I wish to raise issues with the IAA pension scheme and with the treatment of those with an IAA pension and the provisions they have been given. I have raised this matter with the Minister of State through parliamentary questions, and while I understand that she views it, technically, as a private pension scheme, it is fair to say she has some role in its governance. I ask her to meet those who are affected and in receipt of an IAA pension. They have engaged with the IAA board and the Department and are unhappy with the results thus far. I understand that these matters have been referred by the Fórsa trade union to the Minister under section 41(7) of the Irish Aviation Authority Act 1993. I ask that the Minister of State consider meeting these people and hearing their concerns.

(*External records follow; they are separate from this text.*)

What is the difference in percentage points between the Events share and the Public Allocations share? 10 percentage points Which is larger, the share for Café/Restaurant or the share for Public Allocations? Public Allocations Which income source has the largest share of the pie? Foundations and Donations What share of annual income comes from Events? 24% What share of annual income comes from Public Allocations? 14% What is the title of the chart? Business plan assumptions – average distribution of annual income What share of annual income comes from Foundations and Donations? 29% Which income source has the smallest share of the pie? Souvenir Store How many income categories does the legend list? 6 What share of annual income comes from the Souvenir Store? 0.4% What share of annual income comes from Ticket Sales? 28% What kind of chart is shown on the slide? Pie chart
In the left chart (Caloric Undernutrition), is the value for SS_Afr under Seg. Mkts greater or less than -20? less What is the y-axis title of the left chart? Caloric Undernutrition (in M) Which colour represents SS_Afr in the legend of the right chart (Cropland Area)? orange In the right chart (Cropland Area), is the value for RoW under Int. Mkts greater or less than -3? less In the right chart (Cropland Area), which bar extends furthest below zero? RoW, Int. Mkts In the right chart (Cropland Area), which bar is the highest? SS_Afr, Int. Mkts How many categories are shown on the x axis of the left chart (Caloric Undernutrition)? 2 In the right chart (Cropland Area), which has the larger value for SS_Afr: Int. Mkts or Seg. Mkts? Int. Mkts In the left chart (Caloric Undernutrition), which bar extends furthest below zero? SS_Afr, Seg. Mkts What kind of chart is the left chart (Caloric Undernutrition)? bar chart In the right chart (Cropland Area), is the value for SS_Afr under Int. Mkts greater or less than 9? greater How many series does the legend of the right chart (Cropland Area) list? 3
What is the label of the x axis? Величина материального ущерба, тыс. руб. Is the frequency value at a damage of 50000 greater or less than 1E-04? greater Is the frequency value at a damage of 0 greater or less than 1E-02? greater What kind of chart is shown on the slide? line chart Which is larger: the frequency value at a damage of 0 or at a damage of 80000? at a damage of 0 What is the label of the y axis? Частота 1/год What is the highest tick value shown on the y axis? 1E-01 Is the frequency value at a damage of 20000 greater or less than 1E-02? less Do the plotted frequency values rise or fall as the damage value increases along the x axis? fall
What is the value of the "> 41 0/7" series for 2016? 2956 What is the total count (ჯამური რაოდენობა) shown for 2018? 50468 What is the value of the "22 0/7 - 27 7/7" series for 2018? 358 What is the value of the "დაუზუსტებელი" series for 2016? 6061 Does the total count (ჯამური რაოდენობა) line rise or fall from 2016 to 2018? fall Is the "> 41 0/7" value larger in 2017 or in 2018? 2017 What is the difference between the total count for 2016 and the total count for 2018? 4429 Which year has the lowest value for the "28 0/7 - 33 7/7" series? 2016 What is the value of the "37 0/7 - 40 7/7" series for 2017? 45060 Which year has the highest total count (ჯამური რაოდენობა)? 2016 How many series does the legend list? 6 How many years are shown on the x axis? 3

I take this opportunity to acknowledge the strains that Covid-19 have put on those working for airlines. While we understand that people should not travel at the moment unless it is an emergency, we must remember that in March 2020, Ryanair employed more than 17,000 staff and Aer Lingus more than 4,000. I have been contacted daily by some of these people who live in my constituency of Cork North-Central and they are very concerned. The Government needs to enhance the supports available to these workers. They cannot be forgotten about. As I am sure the Minister of State will understand, every time a return to international travel is pushed further away, these workers suffer. In most cases, these people have been out of work for ten months, with no return in sight - no mortgage breaks, no fuel allowance, no additional supports. These workers and their families are concerned and even scared. Without Government supports, these people, who may never have struggled financially before, are really suffering, and it will only get worse in the coming months.
We in Sinn Féin have brought forward a wide range of solutions to many of the problems faced by those experiencing financial difficulty in light of the Covid-19 pandemic. I urge the Minister of State to stop dismissing our proposals and solutions and to start listening to our ideas because we want to help ordinary people and families through this crisis.